§ RECORDS TO PROCESS:
--------------------------------------------------

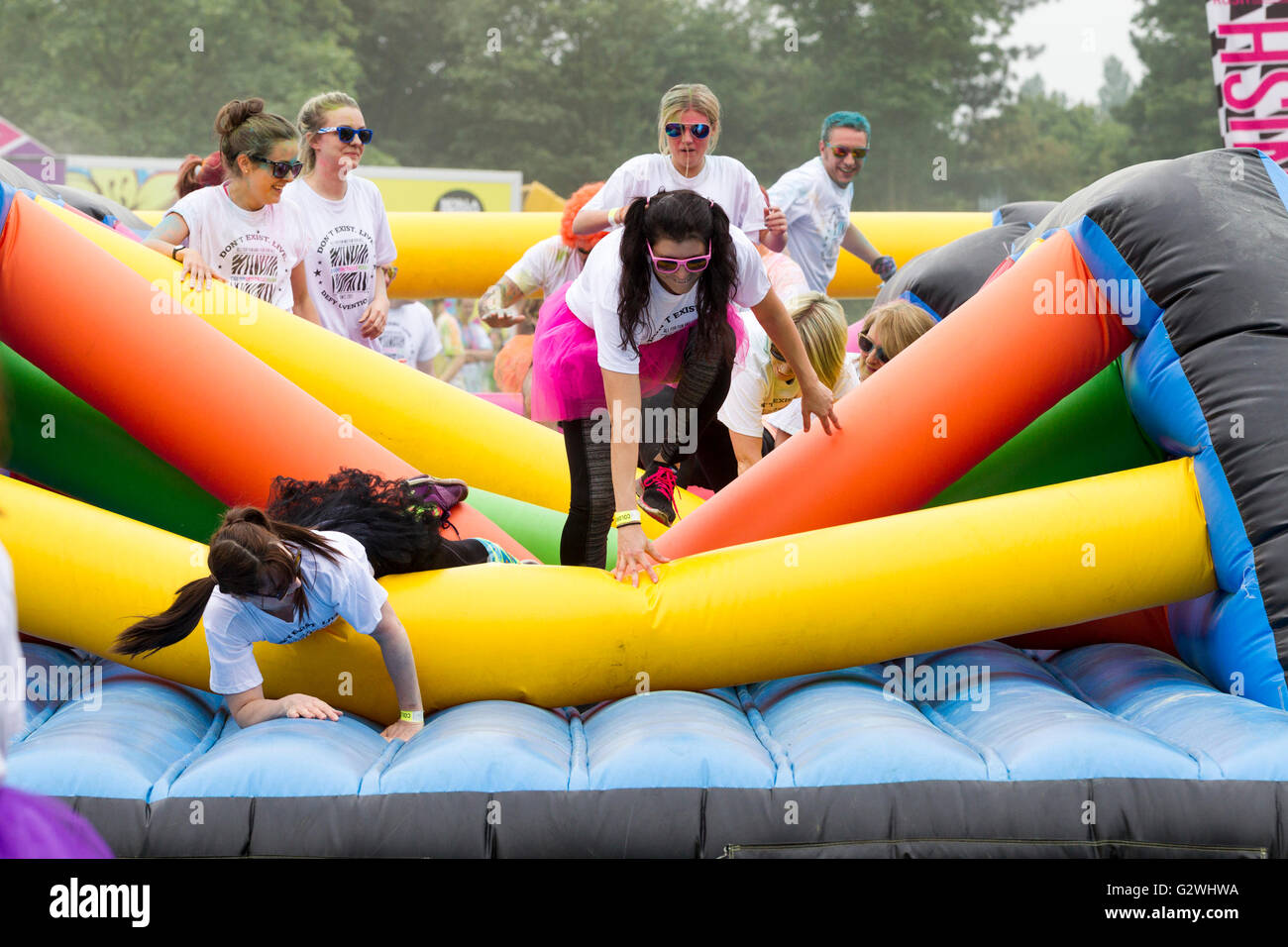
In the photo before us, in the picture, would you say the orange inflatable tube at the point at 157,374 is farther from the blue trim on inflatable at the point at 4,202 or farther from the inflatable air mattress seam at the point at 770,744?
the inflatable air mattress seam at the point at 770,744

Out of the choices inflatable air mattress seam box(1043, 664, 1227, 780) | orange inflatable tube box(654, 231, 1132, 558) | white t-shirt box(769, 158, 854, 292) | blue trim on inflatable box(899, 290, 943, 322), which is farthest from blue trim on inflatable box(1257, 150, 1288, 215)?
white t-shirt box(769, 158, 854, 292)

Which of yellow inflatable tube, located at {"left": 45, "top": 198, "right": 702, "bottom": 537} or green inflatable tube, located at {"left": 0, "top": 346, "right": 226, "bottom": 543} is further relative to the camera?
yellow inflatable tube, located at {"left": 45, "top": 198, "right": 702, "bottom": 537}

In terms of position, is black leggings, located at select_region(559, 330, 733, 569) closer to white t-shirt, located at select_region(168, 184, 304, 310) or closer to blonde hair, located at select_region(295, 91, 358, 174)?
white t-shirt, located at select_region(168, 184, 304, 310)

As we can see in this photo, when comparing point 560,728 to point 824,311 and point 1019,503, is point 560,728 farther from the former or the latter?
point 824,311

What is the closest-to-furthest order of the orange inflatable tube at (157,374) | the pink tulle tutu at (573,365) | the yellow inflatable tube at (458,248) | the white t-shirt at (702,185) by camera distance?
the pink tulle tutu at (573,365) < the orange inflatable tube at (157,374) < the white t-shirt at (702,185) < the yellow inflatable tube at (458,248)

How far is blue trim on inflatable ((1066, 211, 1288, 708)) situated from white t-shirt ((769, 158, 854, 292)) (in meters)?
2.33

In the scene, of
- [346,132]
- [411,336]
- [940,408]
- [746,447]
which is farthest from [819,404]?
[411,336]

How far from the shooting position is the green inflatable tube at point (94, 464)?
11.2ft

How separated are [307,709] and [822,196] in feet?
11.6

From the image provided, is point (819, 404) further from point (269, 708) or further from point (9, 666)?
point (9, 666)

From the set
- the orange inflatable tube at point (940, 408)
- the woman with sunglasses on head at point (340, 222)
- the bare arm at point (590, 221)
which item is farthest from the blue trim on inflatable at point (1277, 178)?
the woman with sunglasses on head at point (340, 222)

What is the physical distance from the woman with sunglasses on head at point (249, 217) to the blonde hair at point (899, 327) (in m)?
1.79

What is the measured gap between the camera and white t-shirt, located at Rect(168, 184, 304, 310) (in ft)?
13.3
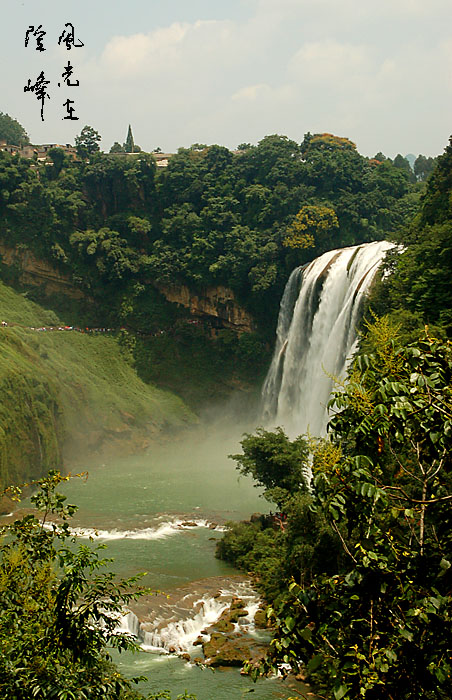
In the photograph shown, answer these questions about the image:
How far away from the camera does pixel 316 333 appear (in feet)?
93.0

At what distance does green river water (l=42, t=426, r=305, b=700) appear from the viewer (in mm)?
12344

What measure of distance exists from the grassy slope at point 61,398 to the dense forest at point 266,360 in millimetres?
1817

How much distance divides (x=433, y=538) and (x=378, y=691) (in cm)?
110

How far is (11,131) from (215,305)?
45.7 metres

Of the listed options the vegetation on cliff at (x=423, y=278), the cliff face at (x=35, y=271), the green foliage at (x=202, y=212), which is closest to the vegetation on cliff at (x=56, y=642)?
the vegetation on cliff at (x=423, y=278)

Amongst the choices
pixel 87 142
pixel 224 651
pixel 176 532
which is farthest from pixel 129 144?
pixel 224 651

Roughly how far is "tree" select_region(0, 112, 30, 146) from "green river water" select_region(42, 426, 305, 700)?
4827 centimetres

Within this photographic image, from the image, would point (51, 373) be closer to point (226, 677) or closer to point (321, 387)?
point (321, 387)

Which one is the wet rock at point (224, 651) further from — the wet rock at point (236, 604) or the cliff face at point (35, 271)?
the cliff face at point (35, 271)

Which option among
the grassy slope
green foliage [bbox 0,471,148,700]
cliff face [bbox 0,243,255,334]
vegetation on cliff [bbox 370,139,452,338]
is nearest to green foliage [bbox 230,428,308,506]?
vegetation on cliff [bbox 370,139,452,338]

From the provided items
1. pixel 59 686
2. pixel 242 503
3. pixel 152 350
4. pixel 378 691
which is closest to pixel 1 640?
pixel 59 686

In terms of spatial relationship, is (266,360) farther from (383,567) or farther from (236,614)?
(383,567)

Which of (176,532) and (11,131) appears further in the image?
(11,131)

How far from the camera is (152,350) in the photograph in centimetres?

--------------------------------------------------

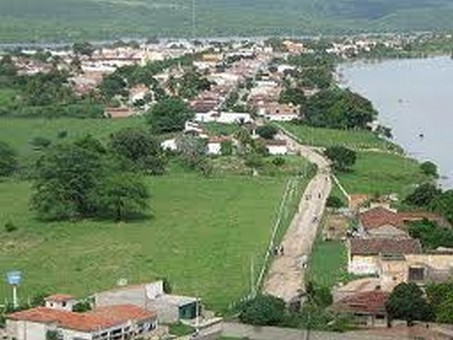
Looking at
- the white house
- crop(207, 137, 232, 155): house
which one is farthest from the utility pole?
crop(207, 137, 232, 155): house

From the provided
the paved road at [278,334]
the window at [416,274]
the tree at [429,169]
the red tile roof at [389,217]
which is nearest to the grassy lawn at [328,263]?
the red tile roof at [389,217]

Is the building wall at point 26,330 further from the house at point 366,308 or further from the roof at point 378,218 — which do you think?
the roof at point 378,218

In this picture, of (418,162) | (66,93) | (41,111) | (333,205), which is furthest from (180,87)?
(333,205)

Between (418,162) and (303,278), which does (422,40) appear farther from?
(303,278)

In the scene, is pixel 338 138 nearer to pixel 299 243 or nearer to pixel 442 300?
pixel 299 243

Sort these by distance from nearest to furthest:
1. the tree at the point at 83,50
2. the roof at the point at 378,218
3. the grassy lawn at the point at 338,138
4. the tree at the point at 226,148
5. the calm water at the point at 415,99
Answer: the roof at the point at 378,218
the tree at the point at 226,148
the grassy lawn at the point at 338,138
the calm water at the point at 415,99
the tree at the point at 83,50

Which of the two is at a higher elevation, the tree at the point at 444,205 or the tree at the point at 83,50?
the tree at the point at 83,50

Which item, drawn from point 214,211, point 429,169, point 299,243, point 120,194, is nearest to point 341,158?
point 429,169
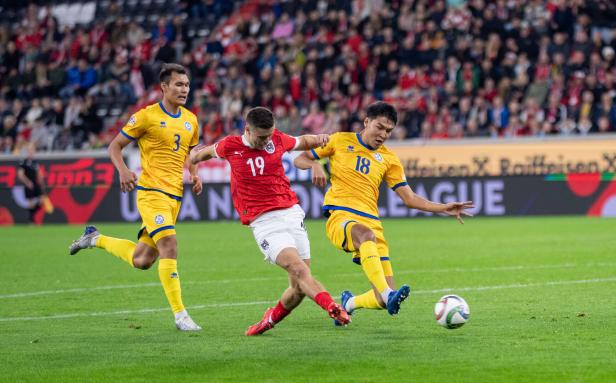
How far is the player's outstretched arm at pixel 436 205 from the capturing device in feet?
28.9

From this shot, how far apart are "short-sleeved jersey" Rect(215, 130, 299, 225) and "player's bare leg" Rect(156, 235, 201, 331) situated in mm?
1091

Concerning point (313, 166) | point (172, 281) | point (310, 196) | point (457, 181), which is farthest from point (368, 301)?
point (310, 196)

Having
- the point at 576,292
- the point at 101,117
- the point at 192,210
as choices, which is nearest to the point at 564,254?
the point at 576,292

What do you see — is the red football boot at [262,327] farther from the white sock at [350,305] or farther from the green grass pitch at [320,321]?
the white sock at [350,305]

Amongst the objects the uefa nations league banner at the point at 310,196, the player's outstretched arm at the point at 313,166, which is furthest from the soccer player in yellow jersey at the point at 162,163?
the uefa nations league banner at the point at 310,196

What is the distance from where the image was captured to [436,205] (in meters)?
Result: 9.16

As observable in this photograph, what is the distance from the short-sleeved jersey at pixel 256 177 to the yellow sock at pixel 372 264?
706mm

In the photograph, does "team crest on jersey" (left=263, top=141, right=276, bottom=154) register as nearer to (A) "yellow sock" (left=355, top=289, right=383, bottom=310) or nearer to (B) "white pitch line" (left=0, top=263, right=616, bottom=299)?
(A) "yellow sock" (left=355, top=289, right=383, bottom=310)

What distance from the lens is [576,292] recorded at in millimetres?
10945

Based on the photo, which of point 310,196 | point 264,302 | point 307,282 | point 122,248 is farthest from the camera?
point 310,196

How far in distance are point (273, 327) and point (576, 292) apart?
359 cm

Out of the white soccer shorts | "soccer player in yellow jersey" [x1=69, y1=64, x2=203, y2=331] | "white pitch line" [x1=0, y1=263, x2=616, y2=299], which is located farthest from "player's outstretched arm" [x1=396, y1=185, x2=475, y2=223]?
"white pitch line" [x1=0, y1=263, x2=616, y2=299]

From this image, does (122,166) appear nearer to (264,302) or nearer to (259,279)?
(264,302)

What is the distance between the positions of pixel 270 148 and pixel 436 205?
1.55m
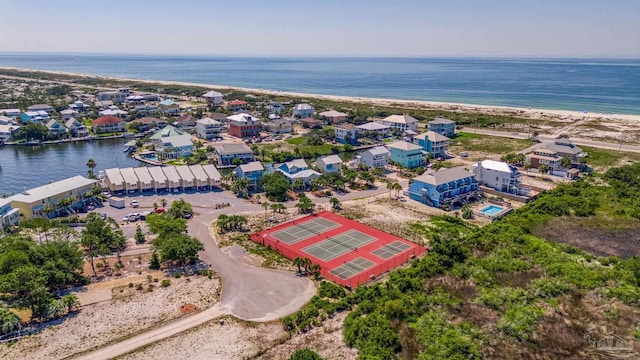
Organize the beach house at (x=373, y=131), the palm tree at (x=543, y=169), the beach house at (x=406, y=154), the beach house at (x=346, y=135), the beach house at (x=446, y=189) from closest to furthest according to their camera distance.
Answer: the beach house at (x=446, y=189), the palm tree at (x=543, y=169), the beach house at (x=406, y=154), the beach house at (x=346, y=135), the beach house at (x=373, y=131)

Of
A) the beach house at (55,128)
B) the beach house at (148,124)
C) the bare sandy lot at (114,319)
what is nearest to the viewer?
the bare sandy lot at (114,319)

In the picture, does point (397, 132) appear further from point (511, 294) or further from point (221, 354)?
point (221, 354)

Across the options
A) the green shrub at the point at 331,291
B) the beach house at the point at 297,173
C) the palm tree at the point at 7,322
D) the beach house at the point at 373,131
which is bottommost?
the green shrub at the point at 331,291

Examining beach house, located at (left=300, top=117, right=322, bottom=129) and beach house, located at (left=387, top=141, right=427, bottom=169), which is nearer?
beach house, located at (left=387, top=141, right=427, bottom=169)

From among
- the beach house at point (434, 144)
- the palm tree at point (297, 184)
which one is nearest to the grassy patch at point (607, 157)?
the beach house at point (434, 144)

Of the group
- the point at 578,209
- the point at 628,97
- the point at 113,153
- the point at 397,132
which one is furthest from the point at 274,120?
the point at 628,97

--------------------------------------------------

§ THE REQUEST:
Repeat the records starting with the line containing "What is the physical" and going on through the line containing "4827 centimetres", with both of those lines included. Leave the pictures out of your answer.

§ PROBLEM SOLUTION:
What is the physical distance from the woman with sunglasses on head at point (249, 217) to the blonde hair at point (899, 327) (in m)?
1.79

What is the measured gap between the camera and white t-shirt, located at Rect(168, 184, 304, 310) (in ft)?
13.3
In the photograph shown, answer these questions about the image:
How far away from the camera does pixel 316 333 appear (in feet)?
93.0

At what distance does green river water (l=42, t=426, r=305, b=700) appear from the viewer (in mm)?
12344

What measure of distance exists from the grassy slope at point 61,398 to the dense forest at point 266,360 in millimetres?
1817

How much distance divides (x=433, y=538) and (x=378, y=691) (in cm)?
110

How far is (11,131) from (215,305)?
45.7 metres

Of the listed options the vegetation on cliff at (x=423, y=278), the cliff face at (x=35, y=271), the green foliage at (x=202, y=212), which is closest to the vegetation on cliff at (x=56, y=642)?
the vegetation on cliff at (x=423, y=278)

Amongst the choices
pixel 87 142
pixel 224 651
pixel 176 532
which is farthest from pixel 129 144?
pixel 224 651

Roughly how far is "tree" select_region(0, 112, 30, 146) from "green river water" select_region(42, 426, 305, 700)?
4827 centimetres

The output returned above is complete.